AVR libc also has some means for atomic access:

http://www.nongnu.org/avr-libc/user-manual/group__util__atomic.html

LarryD:
Add .1uf capacitors at the power pins of all components drawing power (example your LCD).
Would you show us a picture of your circuit?

Ok.

My LCD has no backlight enabled, connected to SCL (3), SDA (2), VCC (5V) and GND.

My radiation board is connected to VCC (5V), GND and INT (7).

Either VI (9V) and GND or USB is connected. Using USB now for debugging.

I added some serial code now, Serial.println(CPS); and it still reports the CPS after the LCD fails.

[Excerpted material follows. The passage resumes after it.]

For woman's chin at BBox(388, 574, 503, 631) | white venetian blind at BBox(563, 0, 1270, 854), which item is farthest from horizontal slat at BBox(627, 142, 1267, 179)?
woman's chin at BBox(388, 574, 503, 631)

So the code runs, but the LCD output is corrupted.

Would I miss any interrupts during the disabled period?

No - the chip will latch the first interrupt (of each type) while interrupts are disabled - you would only miss an interrupt if you kept them disabled for so long that TWO interrupts occured.

I thought of this, but then I couldn't figure out how to reset "slett" to 0 before "index" is reset.

You don't need to; the slett variable would cease to exist. The expression I gave you correctly deals with the counter reaching the end of the array.

PeterH:
You don't need to; the slett variable would cease to exist. The expression I gave you correctly deals with the counter reaching the end of the array.

I tried to read about %, but couldn't understand how this correctly keeps the variable ONE step ahead of index.

'index = 0' then '(index + 1) % numreadings' //should be 1, is it?

and

'index = 58' then '(index + 1) % numreadings' //should be 59, is it?

and

'index = 59' then '(index + 1) % numreadings' //should be 0, is it?

If I put lcd.init(); in the loop the problem disappears. But then the code is too slow. I found one 1.0 µF capacitor, but over the LCD i didn't work. Nor over the radiation board. I'm testing over the 5v rail on the Arduino micro now.